By Andrea Pyenson for MSN City Guides

"It's like an addiction," Tyson Cole, chef-owner of Uchi Restaurant in Austin, Texas, says about sushi. His restaurant, which serves "contemporary Japanese" food and sushi, is among of a new wave of high-end sushi restaurants proliferating across the country, reflecting a trend that has its roots in Nobuyuki Matsuhisa's (Nobu) Matsuhisa Restaurant, in Beverly Hills.
Wild bluefin maguro tuna with soy braised garlic, micro greens (nigiri) at O Ya in Boston // photo by Amy Braga for MSN City Guides
Born and raised in Japan, Nobu had lived in Peru, Argentina and Alaska before opening his first U.S. restaurant. In South America, he developed his unique style, combining regional ingredients with classical sushi techniques. The wildly successful Matsuhisa was followed, in 1994, by Nobu in New York, spawning what today is essentially an empire, with restaurants around the world.

It also spawned a seemingly insatiable appetite for extremely high-quality sushi that goes beyond tuna maki or spicy crab rolls, at prices that can approach stratospheric.

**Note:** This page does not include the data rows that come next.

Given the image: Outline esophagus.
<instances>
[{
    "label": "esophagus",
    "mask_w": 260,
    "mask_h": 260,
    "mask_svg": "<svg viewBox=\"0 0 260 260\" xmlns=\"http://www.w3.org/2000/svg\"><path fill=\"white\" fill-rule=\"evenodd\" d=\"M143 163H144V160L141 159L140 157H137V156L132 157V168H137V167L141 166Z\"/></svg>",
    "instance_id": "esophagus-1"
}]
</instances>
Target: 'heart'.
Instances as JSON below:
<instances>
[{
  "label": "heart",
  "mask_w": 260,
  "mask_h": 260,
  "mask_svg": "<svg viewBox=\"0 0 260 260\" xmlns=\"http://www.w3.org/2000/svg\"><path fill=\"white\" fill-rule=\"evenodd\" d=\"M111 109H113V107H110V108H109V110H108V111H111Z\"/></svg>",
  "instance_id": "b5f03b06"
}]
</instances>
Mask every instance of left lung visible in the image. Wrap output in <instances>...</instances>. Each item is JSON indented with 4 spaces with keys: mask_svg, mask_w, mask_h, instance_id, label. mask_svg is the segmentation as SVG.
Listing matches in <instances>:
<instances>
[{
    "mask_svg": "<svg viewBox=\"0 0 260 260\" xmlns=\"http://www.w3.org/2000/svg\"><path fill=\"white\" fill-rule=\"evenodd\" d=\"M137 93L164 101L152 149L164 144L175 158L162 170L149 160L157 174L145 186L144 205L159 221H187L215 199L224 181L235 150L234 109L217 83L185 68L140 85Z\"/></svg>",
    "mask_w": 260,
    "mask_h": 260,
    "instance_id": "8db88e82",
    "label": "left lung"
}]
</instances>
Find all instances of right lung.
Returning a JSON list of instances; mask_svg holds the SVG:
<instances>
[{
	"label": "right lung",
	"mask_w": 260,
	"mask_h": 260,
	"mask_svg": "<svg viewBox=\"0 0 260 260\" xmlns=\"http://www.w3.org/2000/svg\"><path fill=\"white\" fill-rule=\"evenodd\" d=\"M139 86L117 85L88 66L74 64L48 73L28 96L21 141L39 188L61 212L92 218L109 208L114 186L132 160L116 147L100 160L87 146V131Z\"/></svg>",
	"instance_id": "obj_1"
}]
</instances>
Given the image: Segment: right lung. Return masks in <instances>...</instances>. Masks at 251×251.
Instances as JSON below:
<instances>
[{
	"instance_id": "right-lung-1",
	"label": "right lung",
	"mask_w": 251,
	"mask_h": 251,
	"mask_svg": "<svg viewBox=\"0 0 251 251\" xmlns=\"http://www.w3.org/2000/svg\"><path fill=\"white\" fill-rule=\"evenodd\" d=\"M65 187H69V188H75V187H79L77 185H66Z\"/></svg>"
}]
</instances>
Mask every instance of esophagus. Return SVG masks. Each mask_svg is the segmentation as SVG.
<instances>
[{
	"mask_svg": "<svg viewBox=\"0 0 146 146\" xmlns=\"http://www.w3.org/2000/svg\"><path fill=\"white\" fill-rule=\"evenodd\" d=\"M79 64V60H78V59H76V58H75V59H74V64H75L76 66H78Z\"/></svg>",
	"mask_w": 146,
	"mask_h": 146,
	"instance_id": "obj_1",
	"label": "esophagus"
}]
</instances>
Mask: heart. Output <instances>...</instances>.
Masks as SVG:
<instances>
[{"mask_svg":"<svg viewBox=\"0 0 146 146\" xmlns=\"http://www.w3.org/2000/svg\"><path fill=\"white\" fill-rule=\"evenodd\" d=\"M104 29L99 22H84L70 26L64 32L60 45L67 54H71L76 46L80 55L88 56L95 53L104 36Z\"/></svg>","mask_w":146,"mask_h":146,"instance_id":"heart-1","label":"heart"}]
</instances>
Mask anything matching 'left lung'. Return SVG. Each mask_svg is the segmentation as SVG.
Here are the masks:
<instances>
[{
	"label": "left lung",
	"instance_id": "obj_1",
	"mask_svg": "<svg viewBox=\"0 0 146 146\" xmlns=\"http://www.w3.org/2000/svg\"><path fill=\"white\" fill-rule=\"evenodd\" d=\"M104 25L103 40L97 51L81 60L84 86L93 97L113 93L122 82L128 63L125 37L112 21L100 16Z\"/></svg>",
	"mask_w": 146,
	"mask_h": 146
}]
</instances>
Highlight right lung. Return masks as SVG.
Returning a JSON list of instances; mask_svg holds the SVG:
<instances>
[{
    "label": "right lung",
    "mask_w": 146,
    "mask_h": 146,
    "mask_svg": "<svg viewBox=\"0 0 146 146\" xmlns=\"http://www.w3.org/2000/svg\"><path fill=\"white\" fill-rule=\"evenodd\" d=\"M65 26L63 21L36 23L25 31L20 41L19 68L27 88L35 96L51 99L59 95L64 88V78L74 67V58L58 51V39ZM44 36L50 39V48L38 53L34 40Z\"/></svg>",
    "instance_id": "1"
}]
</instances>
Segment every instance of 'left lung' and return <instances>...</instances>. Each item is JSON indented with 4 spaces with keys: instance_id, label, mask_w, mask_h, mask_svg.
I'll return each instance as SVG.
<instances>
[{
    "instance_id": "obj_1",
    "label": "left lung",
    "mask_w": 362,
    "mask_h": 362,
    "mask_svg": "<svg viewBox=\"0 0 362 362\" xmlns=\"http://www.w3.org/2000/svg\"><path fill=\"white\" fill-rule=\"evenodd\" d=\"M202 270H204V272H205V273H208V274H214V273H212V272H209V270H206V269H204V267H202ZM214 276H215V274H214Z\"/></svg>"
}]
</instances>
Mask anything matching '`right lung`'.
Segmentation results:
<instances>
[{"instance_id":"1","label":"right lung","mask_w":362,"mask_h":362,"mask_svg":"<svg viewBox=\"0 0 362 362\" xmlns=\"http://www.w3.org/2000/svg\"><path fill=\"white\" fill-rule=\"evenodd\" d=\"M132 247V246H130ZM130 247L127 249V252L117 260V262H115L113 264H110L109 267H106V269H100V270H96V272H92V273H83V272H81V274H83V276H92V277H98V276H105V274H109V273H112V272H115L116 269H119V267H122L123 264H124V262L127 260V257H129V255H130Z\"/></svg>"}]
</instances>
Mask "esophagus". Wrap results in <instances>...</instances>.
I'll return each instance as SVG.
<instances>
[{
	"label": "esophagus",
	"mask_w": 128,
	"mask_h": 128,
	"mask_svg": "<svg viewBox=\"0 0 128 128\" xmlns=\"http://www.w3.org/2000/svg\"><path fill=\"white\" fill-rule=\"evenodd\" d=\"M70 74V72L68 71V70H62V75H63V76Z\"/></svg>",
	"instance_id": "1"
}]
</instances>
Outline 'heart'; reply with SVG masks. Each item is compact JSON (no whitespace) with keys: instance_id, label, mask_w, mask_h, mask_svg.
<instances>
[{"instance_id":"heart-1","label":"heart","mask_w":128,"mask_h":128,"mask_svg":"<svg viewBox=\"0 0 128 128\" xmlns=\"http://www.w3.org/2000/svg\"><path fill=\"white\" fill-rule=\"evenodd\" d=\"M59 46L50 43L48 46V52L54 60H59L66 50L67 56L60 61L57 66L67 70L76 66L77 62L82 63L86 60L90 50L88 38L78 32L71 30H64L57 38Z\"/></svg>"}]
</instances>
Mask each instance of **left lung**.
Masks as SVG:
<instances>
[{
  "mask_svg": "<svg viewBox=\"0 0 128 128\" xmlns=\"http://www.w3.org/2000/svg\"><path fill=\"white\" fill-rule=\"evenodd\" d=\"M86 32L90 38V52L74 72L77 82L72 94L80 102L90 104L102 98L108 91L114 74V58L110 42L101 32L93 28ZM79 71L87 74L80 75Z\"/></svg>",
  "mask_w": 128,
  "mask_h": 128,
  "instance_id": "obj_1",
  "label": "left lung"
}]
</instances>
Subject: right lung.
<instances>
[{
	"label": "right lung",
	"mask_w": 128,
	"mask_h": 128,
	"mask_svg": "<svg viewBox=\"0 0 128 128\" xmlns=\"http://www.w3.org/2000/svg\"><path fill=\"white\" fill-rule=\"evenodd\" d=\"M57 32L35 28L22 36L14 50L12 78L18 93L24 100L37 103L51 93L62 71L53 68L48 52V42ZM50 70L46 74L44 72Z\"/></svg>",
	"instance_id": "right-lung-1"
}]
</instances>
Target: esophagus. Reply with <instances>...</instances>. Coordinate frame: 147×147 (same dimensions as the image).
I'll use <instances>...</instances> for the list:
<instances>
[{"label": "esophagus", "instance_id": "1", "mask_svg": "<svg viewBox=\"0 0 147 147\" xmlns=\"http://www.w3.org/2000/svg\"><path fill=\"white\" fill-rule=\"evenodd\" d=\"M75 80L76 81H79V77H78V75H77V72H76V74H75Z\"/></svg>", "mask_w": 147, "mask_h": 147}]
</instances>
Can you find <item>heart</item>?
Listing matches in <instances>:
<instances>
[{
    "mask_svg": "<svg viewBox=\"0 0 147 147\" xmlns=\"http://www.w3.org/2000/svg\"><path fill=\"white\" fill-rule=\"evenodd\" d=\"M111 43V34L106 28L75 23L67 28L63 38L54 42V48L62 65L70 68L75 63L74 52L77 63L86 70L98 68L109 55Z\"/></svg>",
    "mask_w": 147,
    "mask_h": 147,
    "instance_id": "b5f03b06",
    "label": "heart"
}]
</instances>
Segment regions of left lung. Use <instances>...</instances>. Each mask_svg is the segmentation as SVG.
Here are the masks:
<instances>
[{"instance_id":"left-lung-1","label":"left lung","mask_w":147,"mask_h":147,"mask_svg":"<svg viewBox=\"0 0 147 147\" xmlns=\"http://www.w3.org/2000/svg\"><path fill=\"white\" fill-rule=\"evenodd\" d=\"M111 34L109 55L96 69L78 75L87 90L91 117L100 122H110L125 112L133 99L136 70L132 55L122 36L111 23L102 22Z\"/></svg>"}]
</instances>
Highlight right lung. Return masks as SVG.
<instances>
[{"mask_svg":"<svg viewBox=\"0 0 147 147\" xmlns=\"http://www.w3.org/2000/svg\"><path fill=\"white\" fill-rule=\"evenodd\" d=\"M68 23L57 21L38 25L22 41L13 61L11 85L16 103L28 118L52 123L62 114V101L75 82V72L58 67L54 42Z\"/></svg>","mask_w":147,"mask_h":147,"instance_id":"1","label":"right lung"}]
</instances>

At Masayoshi (Masa) Takayama’s Masa in New York's Time Warner Center, for example, the prix fixe dinner is $400 per person—before drinks, taxes and the mandatory 20-percent gratuity. And a recorded message warns prospective diners that if they have to cancel a reservation, they better do it at least 48 hours before their scheduled dinner or there will be a $150 per person charge. Its lower-key and less-expensive sibling, Bar Masa, makes Chef Masa's food slightly more accessible. But a meal there is not for the faint of wallet.